- _Exercise requirements_:
A - In the blog post on GNU Arch security, which server has the author helped maintain for a few years?
B - Write the next few paragraphs of the blog post on GNU Arch security, picking up after its final sentence.

Martin Pool's blog

Some thoughts on arch security

GNU Arch has some pretty powerful and novel security properties for a version control system.

I have been helping maintain cvs.samba.org for a few years, so perhaps I have a pretty good idea, at least from the perspective of people doing open source or distributed development.

The word "security" means different things to different people. Some organizations, for example, would like to make sure that unauthorized persons don't see the source code, or even that developers who are allowed to see one part can't see another part. Others might want to make sure that any changes which are committed pass all the appropriate reviews and quality checks. I think Arch could probably do a pretty good job in helping with that, but they're not really the facet of security that I want to write about tonight.

What I am concerned with is that in recent years there have been quite a few criminal intrusions into development systems. Somebody tried to get a change into the Linux kernel source through the bitkeeper-cvs gateway. Somebody had a trojan installed on the machine of a senior developer at Valve software. Someone else got part of the Windows source code through compromising a developer's machine. Even if the source is not confidential the risk of unauthorized changes can be enormously disruptive.

- _Extracted records_:
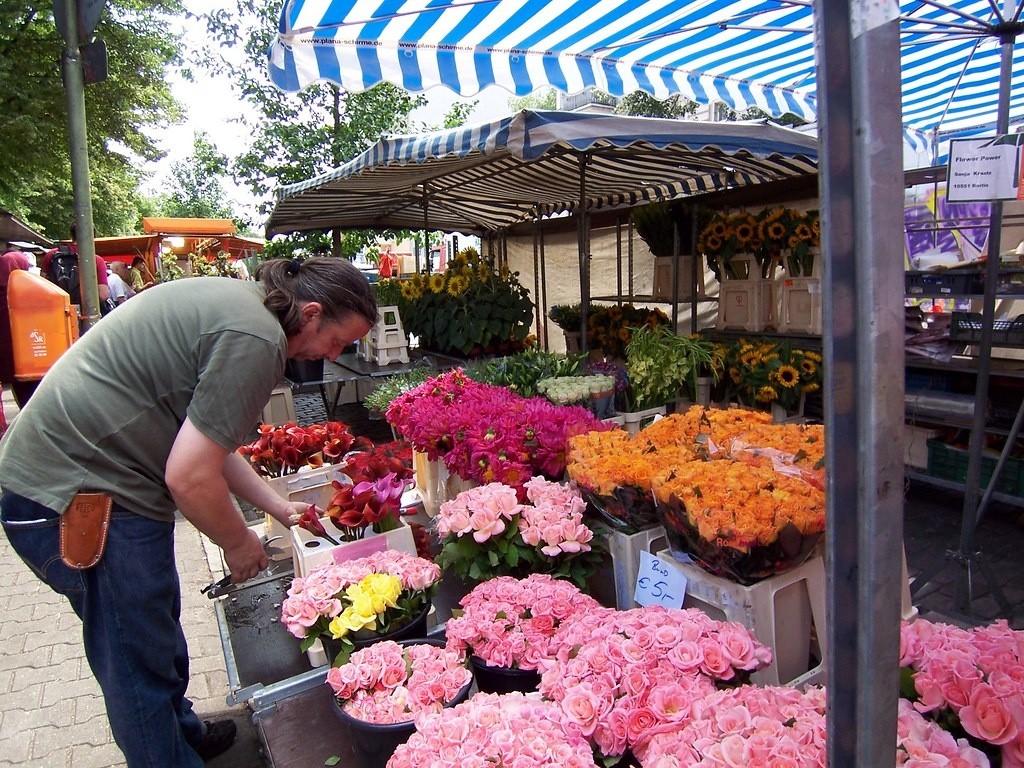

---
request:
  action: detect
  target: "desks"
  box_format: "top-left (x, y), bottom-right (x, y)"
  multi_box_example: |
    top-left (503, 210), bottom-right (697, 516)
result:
top-left (331, 351), bottom-right (466, 378)
top-left (284, 358), bottom-right (369, 422)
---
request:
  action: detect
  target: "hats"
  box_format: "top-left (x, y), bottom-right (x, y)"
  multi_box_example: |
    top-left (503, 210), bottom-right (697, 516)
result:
top-left (0, 252), bottom-right (30, 288)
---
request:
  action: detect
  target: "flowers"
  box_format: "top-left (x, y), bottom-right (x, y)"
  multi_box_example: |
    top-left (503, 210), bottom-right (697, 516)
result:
top-left (237, 303), bottom-right (1023, 768)
top-left (375, 245), bottom-right (534, 356)
top-left (696, 207), bottom-right (820, 282)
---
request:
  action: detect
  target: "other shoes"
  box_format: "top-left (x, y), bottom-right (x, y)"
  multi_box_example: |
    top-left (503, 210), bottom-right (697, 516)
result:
top-left (190, 719), bottom-right (237, 763)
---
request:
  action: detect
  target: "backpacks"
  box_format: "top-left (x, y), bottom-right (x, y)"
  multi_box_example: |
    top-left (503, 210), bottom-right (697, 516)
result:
top-left (49, 245), bottom-right (81, 304)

- _Answers to the problems_:
A - cvs.samba.org

B -
CVS and Subversion are both commonly operated by free software projects in this mode: developers have SSH access to the server, and everyone else has anonymous read access.

It was originally planned that Subversion would run as an Apache 2 module using SSL and Apache authentication, so that there would be no need for developers to have local accounts. For various reasons this turned out to be pretty unpopular, and my impression is that almost all free software projects are using svn+ssh.

CVS, Subversion and co require a special server process both for committers and anonymous users. Arch does not: archives can be published just as read-only directories on a web or ftp server. This is a good thing: one less program to worry about, one less listening port. You can use whatever web server you think is least likely to be compromised.

Using SSH as a transport is one of my favourite Unix design patterns, and it is certainly much better than each SCM system inventing its own authentication protocol. But it does have several problems. Firstly, you need to be able to create Unix accounts for contributors. This has been a method of entry for attackers on open source projects before. Administrators can try to limit which commands can run, but there is a risk that contributors might break out of such a jail. On an older project, many dormant contributors may still have shell accounts, and these remain a possibility of intrusion.

Arch doesn't require that any two developers have access to a single system. This isn't just a theoretical possibility; it is the standard way of using it.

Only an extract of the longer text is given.